With over 1,000,000 amputations globally each year, the yoga community is bound to encounter an amputee in a yoga class. Are we ready for that? It can be jarring to see someone without limbs. Some yoga teachers can feel awkward or overconfident about how to work with people with amputation. There can be personal, unconscious agendas or aversions/attachments about disability that a yoga teacher may not want to address or even know they have. The language that has been used to guide students in a yoga asana (posture) may not work for amputees and others with disabilities.
Yoga studios can be ill-equipped to welcome people with disabilities. I taught at a studio that was offering yoga to the amputee community. The room they were using was at the end of a hallway that was lined with yoga props. Several amputees could not get their wheelchairs through the hall to get to the class. As well-meaning as we try to be, we can sometimes not clue into the obvious. It takes some education. Hence my training.

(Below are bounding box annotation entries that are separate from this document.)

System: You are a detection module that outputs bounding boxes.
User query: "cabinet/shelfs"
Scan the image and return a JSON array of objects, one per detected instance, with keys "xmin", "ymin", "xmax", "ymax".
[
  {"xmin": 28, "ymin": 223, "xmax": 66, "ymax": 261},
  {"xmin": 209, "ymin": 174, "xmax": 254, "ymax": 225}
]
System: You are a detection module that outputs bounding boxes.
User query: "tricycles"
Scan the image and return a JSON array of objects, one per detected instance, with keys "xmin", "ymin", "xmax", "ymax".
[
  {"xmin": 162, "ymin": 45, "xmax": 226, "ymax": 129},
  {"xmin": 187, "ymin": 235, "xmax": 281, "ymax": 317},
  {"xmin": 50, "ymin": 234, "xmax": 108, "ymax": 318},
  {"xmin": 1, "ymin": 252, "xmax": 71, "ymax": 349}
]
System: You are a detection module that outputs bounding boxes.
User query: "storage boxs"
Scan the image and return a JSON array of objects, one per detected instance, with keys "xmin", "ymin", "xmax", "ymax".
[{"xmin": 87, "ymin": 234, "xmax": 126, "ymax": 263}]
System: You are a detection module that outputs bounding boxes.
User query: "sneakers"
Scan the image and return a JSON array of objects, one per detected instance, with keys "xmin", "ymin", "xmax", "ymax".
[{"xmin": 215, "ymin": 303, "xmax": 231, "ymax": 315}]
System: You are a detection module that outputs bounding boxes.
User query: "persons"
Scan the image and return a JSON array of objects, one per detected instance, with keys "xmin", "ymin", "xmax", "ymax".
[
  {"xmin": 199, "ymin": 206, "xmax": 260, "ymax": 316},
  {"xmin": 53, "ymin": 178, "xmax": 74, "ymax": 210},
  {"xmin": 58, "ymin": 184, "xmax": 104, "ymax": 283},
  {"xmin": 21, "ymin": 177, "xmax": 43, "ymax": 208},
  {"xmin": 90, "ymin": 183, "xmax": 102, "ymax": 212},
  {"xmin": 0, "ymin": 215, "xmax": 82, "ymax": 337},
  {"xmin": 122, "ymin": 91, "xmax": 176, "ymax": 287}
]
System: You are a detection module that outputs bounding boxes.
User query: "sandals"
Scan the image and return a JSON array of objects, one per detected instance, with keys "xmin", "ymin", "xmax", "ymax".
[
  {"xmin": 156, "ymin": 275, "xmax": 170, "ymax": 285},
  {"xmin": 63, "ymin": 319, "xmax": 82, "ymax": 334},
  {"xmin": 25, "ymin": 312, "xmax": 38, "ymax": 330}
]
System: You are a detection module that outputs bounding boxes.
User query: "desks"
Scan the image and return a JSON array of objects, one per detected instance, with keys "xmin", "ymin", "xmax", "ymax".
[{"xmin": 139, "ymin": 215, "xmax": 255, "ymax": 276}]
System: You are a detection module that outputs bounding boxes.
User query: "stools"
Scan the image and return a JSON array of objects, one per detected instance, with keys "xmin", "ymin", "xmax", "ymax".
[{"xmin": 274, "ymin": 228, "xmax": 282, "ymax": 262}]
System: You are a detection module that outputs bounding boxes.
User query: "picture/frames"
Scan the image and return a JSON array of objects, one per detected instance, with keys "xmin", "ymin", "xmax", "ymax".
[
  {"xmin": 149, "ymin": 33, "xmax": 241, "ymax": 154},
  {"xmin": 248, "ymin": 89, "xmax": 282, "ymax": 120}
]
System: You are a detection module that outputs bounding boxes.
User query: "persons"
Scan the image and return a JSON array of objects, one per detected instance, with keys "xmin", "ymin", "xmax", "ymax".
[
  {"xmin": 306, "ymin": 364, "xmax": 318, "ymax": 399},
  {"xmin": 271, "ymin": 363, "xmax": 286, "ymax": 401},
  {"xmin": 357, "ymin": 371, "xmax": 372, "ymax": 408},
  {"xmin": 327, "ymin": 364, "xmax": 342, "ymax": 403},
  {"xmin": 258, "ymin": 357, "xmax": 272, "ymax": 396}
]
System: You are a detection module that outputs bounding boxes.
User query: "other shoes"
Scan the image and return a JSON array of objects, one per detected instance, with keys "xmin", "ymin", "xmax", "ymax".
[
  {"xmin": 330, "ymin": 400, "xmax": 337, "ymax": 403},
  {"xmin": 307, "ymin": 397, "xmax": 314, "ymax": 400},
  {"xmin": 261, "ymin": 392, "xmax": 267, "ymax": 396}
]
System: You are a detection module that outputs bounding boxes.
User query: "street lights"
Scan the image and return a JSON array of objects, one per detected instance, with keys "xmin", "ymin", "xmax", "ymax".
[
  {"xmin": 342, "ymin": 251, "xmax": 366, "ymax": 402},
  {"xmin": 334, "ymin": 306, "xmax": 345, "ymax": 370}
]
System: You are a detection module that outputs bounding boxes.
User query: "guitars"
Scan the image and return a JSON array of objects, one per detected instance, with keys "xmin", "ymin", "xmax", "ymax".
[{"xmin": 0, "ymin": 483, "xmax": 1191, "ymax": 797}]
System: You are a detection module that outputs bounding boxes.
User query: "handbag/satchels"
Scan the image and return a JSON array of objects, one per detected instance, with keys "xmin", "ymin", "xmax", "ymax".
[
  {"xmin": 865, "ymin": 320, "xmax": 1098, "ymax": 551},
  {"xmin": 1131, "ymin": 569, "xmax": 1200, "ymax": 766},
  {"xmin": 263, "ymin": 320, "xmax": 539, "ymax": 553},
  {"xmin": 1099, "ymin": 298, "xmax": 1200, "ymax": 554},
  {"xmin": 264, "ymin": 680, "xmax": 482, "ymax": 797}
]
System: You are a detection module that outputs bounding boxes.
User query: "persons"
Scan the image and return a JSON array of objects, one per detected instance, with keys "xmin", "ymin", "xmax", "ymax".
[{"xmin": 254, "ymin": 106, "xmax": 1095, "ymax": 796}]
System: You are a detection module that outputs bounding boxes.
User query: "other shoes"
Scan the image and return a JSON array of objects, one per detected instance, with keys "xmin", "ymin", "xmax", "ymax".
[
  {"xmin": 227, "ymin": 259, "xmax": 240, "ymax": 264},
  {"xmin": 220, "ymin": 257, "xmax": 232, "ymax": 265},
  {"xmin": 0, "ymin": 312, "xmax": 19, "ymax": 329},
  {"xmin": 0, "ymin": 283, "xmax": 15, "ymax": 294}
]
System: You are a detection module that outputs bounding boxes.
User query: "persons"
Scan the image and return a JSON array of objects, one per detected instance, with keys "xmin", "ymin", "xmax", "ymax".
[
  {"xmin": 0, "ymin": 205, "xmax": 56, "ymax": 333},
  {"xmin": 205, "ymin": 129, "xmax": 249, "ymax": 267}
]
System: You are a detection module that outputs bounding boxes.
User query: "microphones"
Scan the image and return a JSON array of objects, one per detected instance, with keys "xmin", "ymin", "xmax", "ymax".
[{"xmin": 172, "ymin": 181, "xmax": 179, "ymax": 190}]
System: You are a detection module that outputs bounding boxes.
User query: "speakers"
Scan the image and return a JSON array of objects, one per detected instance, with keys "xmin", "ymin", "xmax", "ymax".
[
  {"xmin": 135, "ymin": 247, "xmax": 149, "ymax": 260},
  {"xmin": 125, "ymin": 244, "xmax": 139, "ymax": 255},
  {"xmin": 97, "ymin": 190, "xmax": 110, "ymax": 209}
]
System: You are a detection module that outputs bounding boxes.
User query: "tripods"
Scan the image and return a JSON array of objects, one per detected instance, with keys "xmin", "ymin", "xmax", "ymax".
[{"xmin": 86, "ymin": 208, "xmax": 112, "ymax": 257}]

There is so much discussion lately about diversity, equity, and inclusion as well as body-positive yoga. Disability is barely mentioned and if it is, it is often an afterthought. But 15 percent of the world’s population lives with a disability of some kind. On the other hand, amputees are everywhere in the media, from runways to the Olympics. While representation matters, there are so many other factors that come into play with an amputee who can run track and field compared to a sepsis survivor who can barely stand. Like any yoga experience, different amputees require different yoga practices.
Since I was young, movement and breath have been essential to my sense of life purpose. I was given death rites at the age of five when I was diagnosed with bone cancer. I survived only to fight bone cancer again as a 13-year-old when my amputation took place. I dealt with bladder, kidney, and congestive heart failure as a young adult. At the same time, I found yoga and was practicing for many years before I felt called to teach in 1997.

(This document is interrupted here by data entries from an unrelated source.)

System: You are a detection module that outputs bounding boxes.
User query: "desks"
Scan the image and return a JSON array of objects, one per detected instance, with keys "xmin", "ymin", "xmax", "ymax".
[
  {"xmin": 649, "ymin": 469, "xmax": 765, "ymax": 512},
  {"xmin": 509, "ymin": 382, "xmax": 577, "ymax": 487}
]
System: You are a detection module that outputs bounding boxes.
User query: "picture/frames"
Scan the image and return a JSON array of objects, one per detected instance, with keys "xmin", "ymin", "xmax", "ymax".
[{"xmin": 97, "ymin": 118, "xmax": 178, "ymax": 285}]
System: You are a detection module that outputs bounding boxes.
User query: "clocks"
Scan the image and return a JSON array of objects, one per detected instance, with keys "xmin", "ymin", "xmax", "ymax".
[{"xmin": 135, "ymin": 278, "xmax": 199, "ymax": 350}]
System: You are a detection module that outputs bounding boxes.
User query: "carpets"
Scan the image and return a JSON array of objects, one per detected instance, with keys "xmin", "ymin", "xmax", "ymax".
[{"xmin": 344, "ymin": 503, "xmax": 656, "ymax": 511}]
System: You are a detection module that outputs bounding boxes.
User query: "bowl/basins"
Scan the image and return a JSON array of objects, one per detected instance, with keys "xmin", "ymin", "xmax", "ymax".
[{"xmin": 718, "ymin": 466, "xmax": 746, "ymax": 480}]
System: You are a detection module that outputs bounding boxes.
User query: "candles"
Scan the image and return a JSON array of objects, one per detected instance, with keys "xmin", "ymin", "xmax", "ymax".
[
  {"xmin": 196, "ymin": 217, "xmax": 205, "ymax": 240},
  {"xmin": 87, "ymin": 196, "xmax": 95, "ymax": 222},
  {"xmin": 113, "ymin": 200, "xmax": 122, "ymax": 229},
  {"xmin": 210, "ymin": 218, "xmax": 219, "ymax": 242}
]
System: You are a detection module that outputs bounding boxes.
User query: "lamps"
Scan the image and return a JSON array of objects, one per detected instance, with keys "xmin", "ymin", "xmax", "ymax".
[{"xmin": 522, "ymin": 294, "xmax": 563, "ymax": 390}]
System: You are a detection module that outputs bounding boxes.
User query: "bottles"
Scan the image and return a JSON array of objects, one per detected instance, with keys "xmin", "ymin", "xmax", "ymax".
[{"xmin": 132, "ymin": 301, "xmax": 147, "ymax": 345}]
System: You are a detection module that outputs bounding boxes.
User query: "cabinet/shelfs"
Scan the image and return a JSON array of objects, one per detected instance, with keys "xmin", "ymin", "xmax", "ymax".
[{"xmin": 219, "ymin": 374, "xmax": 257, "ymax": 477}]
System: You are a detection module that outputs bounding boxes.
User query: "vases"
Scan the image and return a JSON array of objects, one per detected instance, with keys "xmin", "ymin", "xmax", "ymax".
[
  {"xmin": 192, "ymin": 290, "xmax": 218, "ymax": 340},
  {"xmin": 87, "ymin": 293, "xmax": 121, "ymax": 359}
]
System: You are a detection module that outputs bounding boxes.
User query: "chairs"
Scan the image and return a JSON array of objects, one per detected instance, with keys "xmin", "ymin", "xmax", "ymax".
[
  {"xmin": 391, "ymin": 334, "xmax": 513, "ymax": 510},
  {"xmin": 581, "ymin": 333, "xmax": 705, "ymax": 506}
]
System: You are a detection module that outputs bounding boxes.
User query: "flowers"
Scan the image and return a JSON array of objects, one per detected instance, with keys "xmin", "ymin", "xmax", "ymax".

I taught yoga while I stayed alive on dialysis for 11 years, like an amputee. I taught yoga through kidney transplant recovery and a myriad of other repercussions from this childhood disease that has both kept me separate and taught me about wholeness in the most fundamental way.
If anything, I am living proof that yoga goes so far beyond chaturanga. Down to its essence, yoga is about remembering how whole we have always been.
This is why I teach Y4A: Yoga for Amputees®.